StreetRace🚗💨 is an agentic AI coding partner that enables engineers to leverage AI from the command line to create software.

Project Description:

StreetRace🚗💨 defines a set of tools that the AI model can use to interact with the file system (listing directories, reading/writing files, and executing CLI commands) and search for text within files. The core logic uses a common LLMAPI interface implemented by provider-specific classes (Anthropic, Gemini, OpenAI, Ollama) to handle interactions with different AI models. This architecture makes it easy to switch between providers while maintaining consistent functionality.

Key Components:

  • ai_interface.py: Defines the abstract base LLMAPI class that all provider implementations must follow.
  • claude_provider.py: Implements the LLMAPI interface for Anthropic's Anthropic models.
  • gemini_provider.py: Implements the LLMAPI interface for Google's Gemini models.
  • openai_provider.py: Implements the LLMAPI interface for OpenAI models.
  • ollama_provider.py: Implements the LLMAPI interface for locally hosted models via Ollama.
  • ai_provider_factory.py: Factory functions to create and use the appropriate provider.
  • main.py: Provides a command-line interface for interacting with the AI providers.
  • tools/fs_tool.py: Implements file system tools (list directory, read file, write file, execute CLI command).
  • tools/search.py: Implements a tool for searching text within files.
  • completer.py: Implements path (@) and command (/) autocompletion for the interactive prompt.

Workflow:

  1. The user provides a prompt through the command-line interface in main.py.
  2. The appropriate AI provider is selected based on command line arguments or available API keys.
  3. The prompt is passed to the provider's generate_with_tool method.
  4. The provider sends the prompt and conversation history to the AI model.
  5. The AI model processes the input and may call one of the defined tools.
  6. If a tool is called, the provider executes the corresponding function in tools/fs_tool.py or tools/search.py.
  7. The result of the tool execution is sent back to the AI model.
  8. The AI model generates a response, which is displayed to the user.
  9. The conversation history is updated, and the process repeats.

Tools

These are functions the AI model can request to execute:

  • fs_tool.list_directory: Lists files and directories in a given path.
  • fs_tool.read_file: Reads the content of a file.
  • fs_tool.write_file: Writes content to a file.
  • fs_tool.execute_cli_command: Executes a CLI command with full interactive capabilities.
  • search.search_files: Searches for text in files matching a glob pattern.

Usage

Run the application using python src/streetrace/main.py (or python -m streetrace.main if installed).

Command Line Arguments

StreetRace🚗💨 supports the following command line arguments:

python src/streetrace/main.py [--provider {anthropic|gemini|ollama|openai}] [--model MODEL_NAME] [--prompt PROMPT] [--path PATH]

Options:

  • --provider - Choose AI provider (anthropic, gemini, ollama, or openai)
  • --model - Specific model name to use (e.g., anthropic-3-opus-20240229, gemini-1.5-flash, llama3:8b, or gpt-4o)
  • --prompt - Prompt to send to the AI model (skips interactive mode if provided)
  • --path - Specify which path to use as the working directory for all file operations
  • --debug - Enable debug logging.

If no provider is specified, StreetRace🚗💨 will automatically select an AI model based on the available API keys in the following order:

  1. Anthropic (if ANTHROPIC_API_KEY is set)
  2. Gemini (if GEMINI_API_KEY is set)
  3. OpenAI (if OPENAI_API_KEY is set)
  4. Ollama (if OLLAMA_API_URL is set or Ollama is installed locally)

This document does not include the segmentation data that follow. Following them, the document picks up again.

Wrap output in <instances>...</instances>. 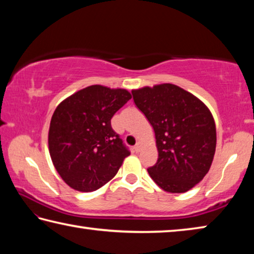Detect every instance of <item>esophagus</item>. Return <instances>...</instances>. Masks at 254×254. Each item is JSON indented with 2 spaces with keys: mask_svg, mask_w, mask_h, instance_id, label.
<instances>
[{
  "mask_svg": "<svg viewBox=\"0 0 254 254\" xmlns=\"http://www.w3.org/2000/svg\"><path fill=\"white\" fill-rule=\"evenodd\" d=\"M140 148H141V145H140V143H137L135 146H134V150L136 153H138L139 150H140Z\"/></svg>",
  "mask_w": 254,
  "mask_h": 254,
  "instance_id": "34e87169",
  "label": "esophagus"
}]
</instances>
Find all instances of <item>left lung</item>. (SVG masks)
Segmentation results:
<instances>
[{
	"label": "left lung",
	"mask_w": 254,
	"mask_h": 254,
	"mask_svg": "<svg viewBox=\"0 0 254 254\" xmlns=\"http://www.w3.org/2000/svg\"><path fill=\"white\" fill-rule=\"evenodd\" d=\"M131 93L155 131L158 159L147 170L149 176L166 192H188L207 174L215 154L216 128L210 109L172 83Z\"/></svg>",
	"instance_id": "obj_1"
}]
</instances>
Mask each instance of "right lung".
<instances>
[{"label": "right lung", "mask_w": 254, "mask_h": 254, "mask_svg": "<svg viewBox=\"0 0 254 254\" xmlns=\"http://www.w3.org/2000/svg\"><path fill=\"white\" fill-rule=\"evenodd\" d=\"M130 98L126 89L93 84L58 105L49 128V153L71 189L79 192L100 189L130 155L110 123Z\"/></svg>", "instance_id": "add662e5"}]
</instances>
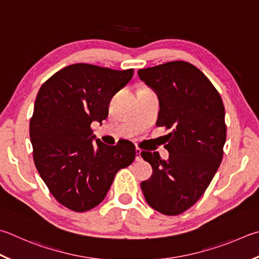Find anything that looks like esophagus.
Here are the masks:
<instances>
[{
	"mask_svg": "<svg viewBox=\"0 0 259 259\" xmlns=\"http://www.w3.org/2000/svg\"><path fill=\"white\" fill-rule=\"evenodd\" d=\"M143 159V156H142V150H140V148H136V161L137 162H140Z\"/></svg>",
	"mask_w": 259,
	"mask_h": 259,
	"instance_id": "1",
	"label": "esophagus"
}]
</instances>
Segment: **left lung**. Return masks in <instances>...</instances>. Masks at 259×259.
<instances>
[{
	"mask_svg": "<svg viewBox=\"0 0 259 259\" xmlns=\"http://www.w3.org/2000/svg\"><path fill=\"white\" fill-rule=\"evenodd\" d=\"M138 76L159 97L156 125L171 131L164 146L168 161L158 153L142 152L153 175L140 187L154 209L179 215L204 195L222 161L227 139L222 98L209 79L186 61L140 69Z\"/></svg>",
	"mask_w": 259,
	"mask_h": 259,
	"instance_id": "obj_1",
	"label": "left lung"
}]
</instances>
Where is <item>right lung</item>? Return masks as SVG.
Instances as JSON below:
<instances>
[{"mask_svg":"<svg viewBox=\"0 0 259 259\" xmlns=\"http://www.w3.org/2000/svg\"><path fill=\"white\" fill-rule=\"evenodd\" d=\"M133 76L134 69L76 63L59 70L39 88L29 124L32 157L51 194L69 209L96 207L116 172L134 162L133 143H95L91 128L93 121L106 119L112 97Z\"/></svg>","mask_w":259,"mask_h":259,"instance_id":"add662e5","label":"right lung"}]
</instances>
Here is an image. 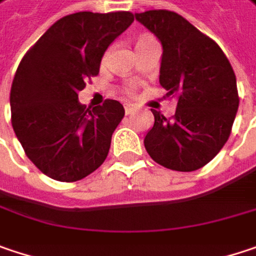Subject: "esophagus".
<instances>
[{"label":"esophagus","mask_w":256,"mask_h":256,"mask_svg":"<svg viewBox=\"0 0 256 256\" xmlns=\"http://www.w3.org/2000/svg\"><path fill=\"white\" fill-rule=\"evenodd\" d=\"M134 110H136V108H134L132 104H125V114H126V115H131Z\"/></svg>","instance_id":"esophagus-1"}]
</instances>
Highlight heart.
<instances>
[{
	"mask_svg": "<svg viewBox=\"0 0 256 256\" xmlns=\"http://www.w3.org/2000/svg\"><path fill=\"white\" fill-rule=\"evenodd\" d=\"M148 39H152V38H141V39H140L138 42H142V40H148ZM138 42H137V44H138ZM125 92H126L128 94H132V93H134V87H132V86H130V87H126V88H125Z\"/></svg>",
	"mask_w": 256,
	"mask_h": 256,
	"instance_id": "heart-1",
	"label": "heart"
}]
</instances>
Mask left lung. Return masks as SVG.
<instances>
[{
	"label": "left lung",
	"mask_w": 256,
	"mask_h": 256,
	"mask_svg": "<svg viewBox=\"0 0 256 256\" xmlns=\"http://www.w3.org/2000/svg\"><path fill=\"white\" fill-rule=\"evenodd\" d=\"M136 18L163 46L158 82L166 96L178 99L172 118L152 110L154 125L144 138L146 150L168 169L196 170L232 132L239 108L234 71L222 48L178 12L150 10Z\"/></svg>",
	"instance_id": "8db88e82"
}]
</instances>
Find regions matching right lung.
Wrapping results in <instances>:
<instances>
[{
  "mask_svg": "<svg viewBox=\"0 0 256 256\" xmlns=\"http://www.w3.org/2000/svg\"><path fill=\"white\" fill-rule=\"evenodd\" d=\"M132 22L130 11L74 12L54 23L23 56L10 93L11 124L26 156L46 176L76 182L104 162L124 106L108 99L88 110L78 93Z\"/></svg>",
  "mask_w": 256,
  "mask_h": 256,
  "instance_id": "add662e5",
  "label": "right lung"
}]
</instances>
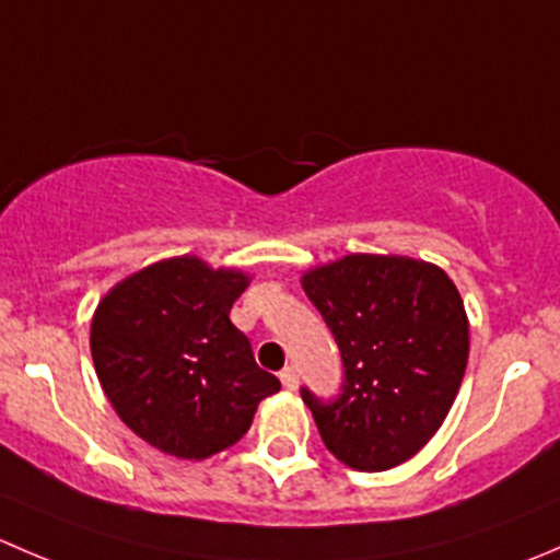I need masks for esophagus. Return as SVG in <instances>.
Segmentation results:
<instances>
[{
	"label": "esophagus",
	"mask_w": 560,
	"mask_h": 560,
	"mask_svg": "<svg viewBox=\"0 0 560 560\" xmlns=\"http://www.w3.org/2000/svg\"><path fill=\"white\" fill-rule=\"evenodd\" d=\"M279 380L287 389H298V369H295V365H287V369L279 374Z\"/></svg>",
	"instance_id": "34e87169"
}]
</instances>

Working with Files in Another Directory

The --path argument allows you to specify a different working directory for all file operations:

python src/streetrace/main.py --path /path/to/your/project

This path will be used as the working directory (work_dir) for all tools that interact with the file system, including:

  • list_directory
  • read_file
  • write_file
  • search_files

This feature makes it easier to work with files in another location without changing your current directory.

Interactive Mode

When run without --prompt, StreetRace🚗💨 enters interactive mode.

Autocompletion

  • Type @ followed by characters to autocomplete file or directory paths relative to the working directory.
  • Type / at the beginning of the line to autocomplete available internal commands.

Internal Commands

These commands can be typed directly into the prompt (with autocompletion support):

  • /exit: Exit the interactive session.
  • /quit: Quit the interactive session.
  • /history: Display the conversation history.
  • /compact: Summarize conversation history to reduce token count.
  • (Future commands like /help, /config could be added here)

For detailed information about the /compact command, see docs/commands/compact.md.

Non-interactive Mode

You can use the --prompt argument to run StreetRace🚗💨 in non-interactive mode:

python src/streetrace/main.py --prompt "List all Python files in the current directory"

This will execute the prompt once and exit, which is useful for scripting or one-off commands.

Interactive CLI Execution

The execute_cli_command tool supports fully interactive subprocesses:

  • Standard input/output/error of the subprocess are connected to the application's standard input/output/error
  • Users can see real-time output from the subprocess
  • Users can provide input when the subprocess prompts for it
  • All output is still captured and returned in the result for the AI model to analyze

This allows for interactive use of command-line tools, such as text editors, REPLs, or any program that expects user input. For example, the AI can run a Python interpreter and let you interactively test code:

> Please run a Python interpreter so I can test some code
Running Python interpreter...
Type Python code at the prompt:

Python 3.8.10 (default, Nov 14 2022, 12:59:47)
[GCC 9.4.0] on linux
Type "help", "copyright", "credits" or "license" for more information.
>>> print("Hello, interactive world!")
Hello, interactive world!
>>>

To exit interactive processes, use the standard method for that program (such as Ctrl-D for Python REPL or :q for vim).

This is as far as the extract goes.